___ PROVIDED RECORDS ___
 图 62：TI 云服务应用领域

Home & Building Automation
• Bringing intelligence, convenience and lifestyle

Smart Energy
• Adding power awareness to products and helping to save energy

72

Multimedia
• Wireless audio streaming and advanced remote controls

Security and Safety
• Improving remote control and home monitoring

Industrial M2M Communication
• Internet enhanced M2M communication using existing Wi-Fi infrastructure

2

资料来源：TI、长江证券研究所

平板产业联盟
___
___ PROVIDED RECORDS ___
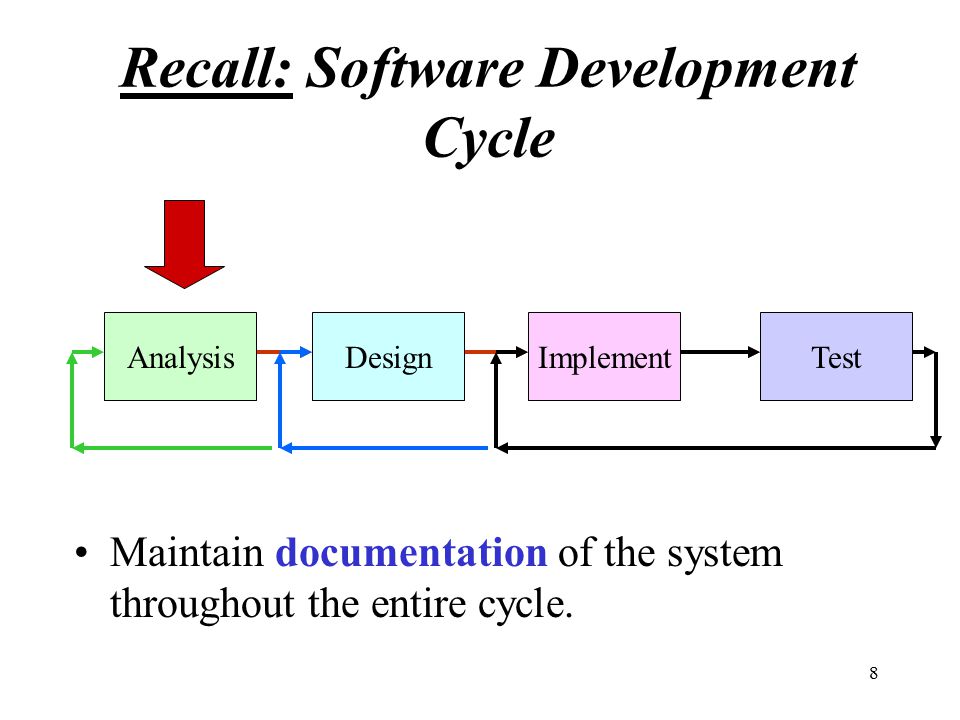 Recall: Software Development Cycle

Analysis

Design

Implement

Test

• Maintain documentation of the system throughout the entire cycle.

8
___
## TASK PROMPT
List every line above that contains the word "remote".

## TASK ANSWER
• Wireless audio streaming and advanced remote controls
• Improving remote control and home monitoring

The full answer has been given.